What I wanted to chat about here today has to do with a conversation I recently heard. Mentioned was Speed VS Quality. In a way what I'm currently doing falls under speed. I thumb nail a page, I decide its good enough or make changes only in my head.. then pencil and ink. Not a lot of fine tuning or fuss. (though I'm spending a fare amount of time on how it looks online (on-line sizing/ DPI levels, etc. are things I'm figuring out.) Not to say I slap it together but I could clearly spend two days on a page, not one.

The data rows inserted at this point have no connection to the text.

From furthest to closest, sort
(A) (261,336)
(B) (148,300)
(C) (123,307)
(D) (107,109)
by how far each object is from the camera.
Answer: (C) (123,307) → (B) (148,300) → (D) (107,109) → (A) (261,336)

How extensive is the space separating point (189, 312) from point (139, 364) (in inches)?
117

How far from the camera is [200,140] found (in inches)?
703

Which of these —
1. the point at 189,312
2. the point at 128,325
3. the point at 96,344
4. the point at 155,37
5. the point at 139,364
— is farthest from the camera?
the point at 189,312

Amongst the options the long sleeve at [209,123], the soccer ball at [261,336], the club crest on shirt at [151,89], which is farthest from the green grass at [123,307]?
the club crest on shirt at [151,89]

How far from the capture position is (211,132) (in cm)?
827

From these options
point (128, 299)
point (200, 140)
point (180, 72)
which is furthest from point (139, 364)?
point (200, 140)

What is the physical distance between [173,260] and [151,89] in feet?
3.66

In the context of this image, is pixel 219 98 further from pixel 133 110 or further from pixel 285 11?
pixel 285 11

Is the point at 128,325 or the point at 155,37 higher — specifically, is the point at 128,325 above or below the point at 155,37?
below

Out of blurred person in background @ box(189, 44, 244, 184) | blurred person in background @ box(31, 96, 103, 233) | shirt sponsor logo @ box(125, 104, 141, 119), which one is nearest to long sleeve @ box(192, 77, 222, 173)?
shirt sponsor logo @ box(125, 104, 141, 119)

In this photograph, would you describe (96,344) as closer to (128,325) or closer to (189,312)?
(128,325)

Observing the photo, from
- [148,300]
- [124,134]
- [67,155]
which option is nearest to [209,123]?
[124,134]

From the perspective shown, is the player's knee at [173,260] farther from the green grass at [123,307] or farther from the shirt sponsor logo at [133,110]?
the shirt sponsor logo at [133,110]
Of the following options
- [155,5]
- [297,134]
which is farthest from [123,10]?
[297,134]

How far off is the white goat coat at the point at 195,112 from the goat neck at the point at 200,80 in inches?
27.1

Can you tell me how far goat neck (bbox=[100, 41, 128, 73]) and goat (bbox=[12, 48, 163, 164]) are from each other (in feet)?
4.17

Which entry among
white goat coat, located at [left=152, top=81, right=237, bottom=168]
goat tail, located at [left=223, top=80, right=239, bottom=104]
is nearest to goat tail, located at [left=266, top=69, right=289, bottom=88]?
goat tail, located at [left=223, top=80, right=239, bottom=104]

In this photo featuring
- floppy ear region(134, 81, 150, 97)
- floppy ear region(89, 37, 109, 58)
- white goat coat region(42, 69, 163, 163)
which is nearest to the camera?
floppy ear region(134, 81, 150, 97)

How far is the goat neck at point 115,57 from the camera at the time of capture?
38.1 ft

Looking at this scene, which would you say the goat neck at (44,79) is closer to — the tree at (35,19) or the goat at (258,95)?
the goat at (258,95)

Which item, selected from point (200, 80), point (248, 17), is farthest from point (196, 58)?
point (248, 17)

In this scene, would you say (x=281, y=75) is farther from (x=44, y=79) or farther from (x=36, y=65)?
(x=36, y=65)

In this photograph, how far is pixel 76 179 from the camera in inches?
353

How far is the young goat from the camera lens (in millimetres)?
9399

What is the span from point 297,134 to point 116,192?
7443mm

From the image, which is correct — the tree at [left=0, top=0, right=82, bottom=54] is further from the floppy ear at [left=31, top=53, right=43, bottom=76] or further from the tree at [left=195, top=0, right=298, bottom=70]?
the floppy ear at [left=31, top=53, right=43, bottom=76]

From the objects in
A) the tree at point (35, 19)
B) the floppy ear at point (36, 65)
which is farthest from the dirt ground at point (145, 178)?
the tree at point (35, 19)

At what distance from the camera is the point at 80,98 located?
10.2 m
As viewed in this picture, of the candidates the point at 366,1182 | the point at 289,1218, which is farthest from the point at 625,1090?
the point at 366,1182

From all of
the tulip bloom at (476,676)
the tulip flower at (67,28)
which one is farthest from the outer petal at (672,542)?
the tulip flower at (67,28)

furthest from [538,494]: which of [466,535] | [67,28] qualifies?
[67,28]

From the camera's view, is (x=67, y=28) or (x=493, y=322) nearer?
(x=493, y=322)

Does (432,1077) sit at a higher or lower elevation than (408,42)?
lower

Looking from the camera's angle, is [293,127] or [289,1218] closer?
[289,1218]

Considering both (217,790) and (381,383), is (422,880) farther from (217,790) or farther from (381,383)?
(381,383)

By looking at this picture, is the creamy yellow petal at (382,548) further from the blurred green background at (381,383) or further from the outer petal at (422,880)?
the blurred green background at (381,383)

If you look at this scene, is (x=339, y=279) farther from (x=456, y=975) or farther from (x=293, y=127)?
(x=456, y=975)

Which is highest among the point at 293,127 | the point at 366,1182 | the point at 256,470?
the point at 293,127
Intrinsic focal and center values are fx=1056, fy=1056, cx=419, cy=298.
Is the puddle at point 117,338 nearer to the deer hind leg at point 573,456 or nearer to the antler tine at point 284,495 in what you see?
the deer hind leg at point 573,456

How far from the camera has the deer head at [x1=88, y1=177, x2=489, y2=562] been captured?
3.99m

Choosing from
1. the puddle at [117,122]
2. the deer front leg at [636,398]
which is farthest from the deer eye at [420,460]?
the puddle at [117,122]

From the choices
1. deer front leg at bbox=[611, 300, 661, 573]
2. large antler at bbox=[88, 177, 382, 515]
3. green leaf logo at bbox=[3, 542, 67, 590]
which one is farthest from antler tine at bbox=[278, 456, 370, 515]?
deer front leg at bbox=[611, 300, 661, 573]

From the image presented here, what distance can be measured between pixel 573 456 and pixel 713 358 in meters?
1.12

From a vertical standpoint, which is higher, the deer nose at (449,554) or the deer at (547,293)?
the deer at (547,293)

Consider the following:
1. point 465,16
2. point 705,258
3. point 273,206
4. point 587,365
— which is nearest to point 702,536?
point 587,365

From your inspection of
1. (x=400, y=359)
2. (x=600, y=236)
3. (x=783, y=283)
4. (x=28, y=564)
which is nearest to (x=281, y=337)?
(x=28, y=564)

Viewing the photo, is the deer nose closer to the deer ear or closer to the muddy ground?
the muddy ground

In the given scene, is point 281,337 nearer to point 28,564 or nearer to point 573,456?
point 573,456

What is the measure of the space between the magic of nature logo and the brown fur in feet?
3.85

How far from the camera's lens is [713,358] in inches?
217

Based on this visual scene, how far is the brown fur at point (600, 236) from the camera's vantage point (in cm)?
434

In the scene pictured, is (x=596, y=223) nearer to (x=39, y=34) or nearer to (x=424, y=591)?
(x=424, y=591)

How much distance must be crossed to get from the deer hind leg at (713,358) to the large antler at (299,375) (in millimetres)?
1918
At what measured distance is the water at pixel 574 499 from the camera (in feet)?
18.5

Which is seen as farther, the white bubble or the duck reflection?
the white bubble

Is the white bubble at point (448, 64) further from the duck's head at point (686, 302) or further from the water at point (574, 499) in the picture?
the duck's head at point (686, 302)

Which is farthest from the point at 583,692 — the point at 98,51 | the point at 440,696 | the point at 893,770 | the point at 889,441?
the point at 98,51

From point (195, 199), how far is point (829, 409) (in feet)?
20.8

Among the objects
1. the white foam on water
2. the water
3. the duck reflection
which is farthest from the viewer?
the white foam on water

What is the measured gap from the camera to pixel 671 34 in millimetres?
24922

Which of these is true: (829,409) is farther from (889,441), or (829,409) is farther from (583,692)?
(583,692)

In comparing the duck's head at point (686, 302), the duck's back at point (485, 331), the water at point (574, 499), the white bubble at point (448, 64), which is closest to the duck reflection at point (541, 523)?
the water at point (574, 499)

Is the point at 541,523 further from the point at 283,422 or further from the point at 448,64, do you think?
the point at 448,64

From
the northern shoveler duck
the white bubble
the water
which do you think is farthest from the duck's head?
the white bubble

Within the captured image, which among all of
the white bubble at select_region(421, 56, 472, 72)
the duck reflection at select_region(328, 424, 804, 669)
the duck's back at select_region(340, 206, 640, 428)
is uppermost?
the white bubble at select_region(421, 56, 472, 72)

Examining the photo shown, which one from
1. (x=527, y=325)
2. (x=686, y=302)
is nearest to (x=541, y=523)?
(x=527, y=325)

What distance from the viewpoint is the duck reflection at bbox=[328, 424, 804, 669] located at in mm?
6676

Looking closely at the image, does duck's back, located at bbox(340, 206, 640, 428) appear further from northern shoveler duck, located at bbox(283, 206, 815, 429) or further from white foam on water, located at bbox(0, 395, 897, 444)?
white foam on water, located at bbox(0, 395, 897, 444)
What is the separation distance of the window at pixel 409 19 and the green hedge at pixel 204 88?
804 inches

This is my first time attempting the regular production of comic pages, any ones done in the past where mostly sporadic. But it is understood that comic art is a language not an illustration. Although most comic artists of today are some of the finest illustrators of our time! I approach each page as individual camera shots. Linked together they (hopefully) tell us a story. I ultimately wish to be the best of both worlds. As an inker for most of my career my penciling isn't so tight, I'm going with the flow. I thumb nail to grab hold of an image and then pencil it out knowing as an inker I usually tighten images up.. but I find myself wanting tighter pencils to work off of. I'm sure after few more weeks I may find myself doing just that. If I'm to keep up with my crazy schedule I have to shoot for speed.. part of me realizes a certain looseness is helpful in expressing action and fluidity. Most of my penciling is stiff and I try to breakout of that.
One of my penciling heroes is John Romita JR, who is renowned for being a bit of a speed demon. Jack Kirby who's work I also love is the same... this is not to say I'll ever reach their status but one reaches.
So I'm not about to spend too much time penciling, or total time on each page.. I'm focused on completion! Deadlines have always been a sickening, looming, dreadful end to each individual illustration or project over all and its time to give it an overall left hook in the face.
What's your preference? Speed or Quality?
I know in the end each page (from a business stand point) represents X dollars, and if you need to make Y amount each month then you need to produce Z amount of pages to survive. But I don't wish to only survive anymore, I wish to Thrive!!!
Here's to making it big,
Peter.
-----
Thanks Peter for this ensightful commentary. Very good topic that many creators and commissioners need to consider.